**PROBLEM STATEMENT:** Could you reproduce every record below exactly, excluding all pictures?

##### AVAILABLE DATA #####

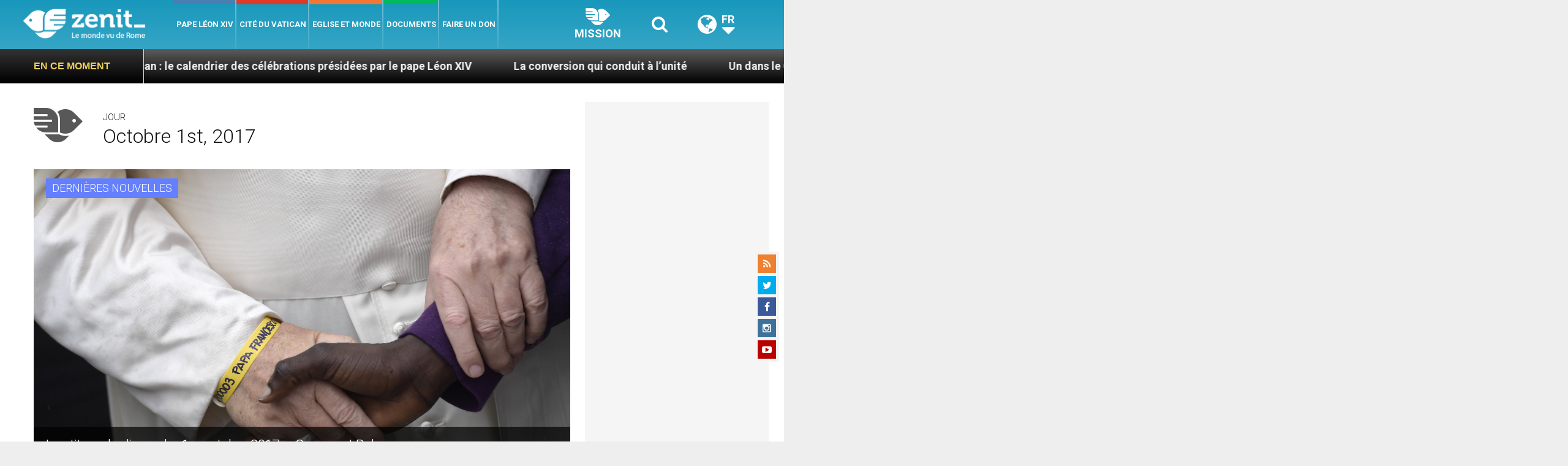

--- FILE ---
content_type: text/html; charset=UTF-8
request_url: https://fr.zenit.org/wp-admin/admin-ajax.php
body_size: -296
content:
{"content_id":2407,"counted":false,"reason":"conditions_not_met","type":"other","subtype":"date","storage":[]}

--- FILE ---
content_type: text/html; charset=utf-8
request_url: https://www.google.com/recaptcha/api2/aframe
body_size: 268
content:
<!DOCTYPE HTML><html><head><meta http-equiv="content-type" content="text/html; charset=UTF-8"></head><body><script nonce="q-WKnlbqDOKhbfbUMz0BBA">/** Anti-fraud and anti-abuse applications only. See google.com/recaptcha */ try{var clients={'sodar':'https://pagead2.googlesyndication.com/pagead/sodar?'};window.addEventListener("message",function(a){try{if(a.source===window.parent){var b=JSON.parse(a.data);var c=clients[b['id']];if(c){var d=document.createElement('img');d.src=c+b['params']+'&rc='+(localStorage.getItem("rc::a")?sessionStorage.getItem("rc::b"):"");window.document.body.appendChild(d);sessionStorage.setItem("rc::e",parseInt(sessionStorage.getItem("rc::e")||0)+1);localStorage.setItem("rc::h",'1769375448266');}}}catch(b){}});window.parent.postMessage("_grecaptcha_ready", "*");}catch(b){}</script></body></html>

#####

**SOLUTION FOR THIS EXERCISE:**
--- FILE ---
content_type: text/html; charset=UTF-8
request_url: https://fr.zenit.org/wp-admin/admin-ajax.php
body_size: -296
content:
{"content_id":2407,"counted":false,"reason":"conditions_not_met","type":"other","subtype":"date","storage":[]}

--- FILE ---
content_type: text/html; charset=utf-8
request_url: https://www.google.com/recaptcha/api2/aframe
body_size: 268
content:
<!DOCTYPE HTML><html><head><meta http-equiv="content-type" content="text/html; charset=UTF-8"></head><body><script nonce="q-WKnlbqDOKhbfbUMz0BBA">/** Anti-fraud and anti-abuse applications only. See google.com/recaptcha */ try{var clients={'sodar':'https://pagead2.googlesyndication.com/pagead/sodar?'};window.addEventListener("message",function(a){try{if(a.source===window.parent){var b=JSON.parse(a.data);var c=clients[b['id']];if(c){var d=document.createElement('img');d.src=c+b['params']+'&rc='+(localStorage.getItem("rc::a")?sessionStorage.getItem("rc::b"):"");window.document.body.appendChild(d);sessionStorage.setItem("rc::e",parseInt(sessionStorage.getItem("rc::e")||0)+1);localStorage.setItem("rc::h",'1769375448266');}}}catch(b){}});window.parent.postMessage("_grecaptcha_ready", "*");}catch(b){}</script></body></html>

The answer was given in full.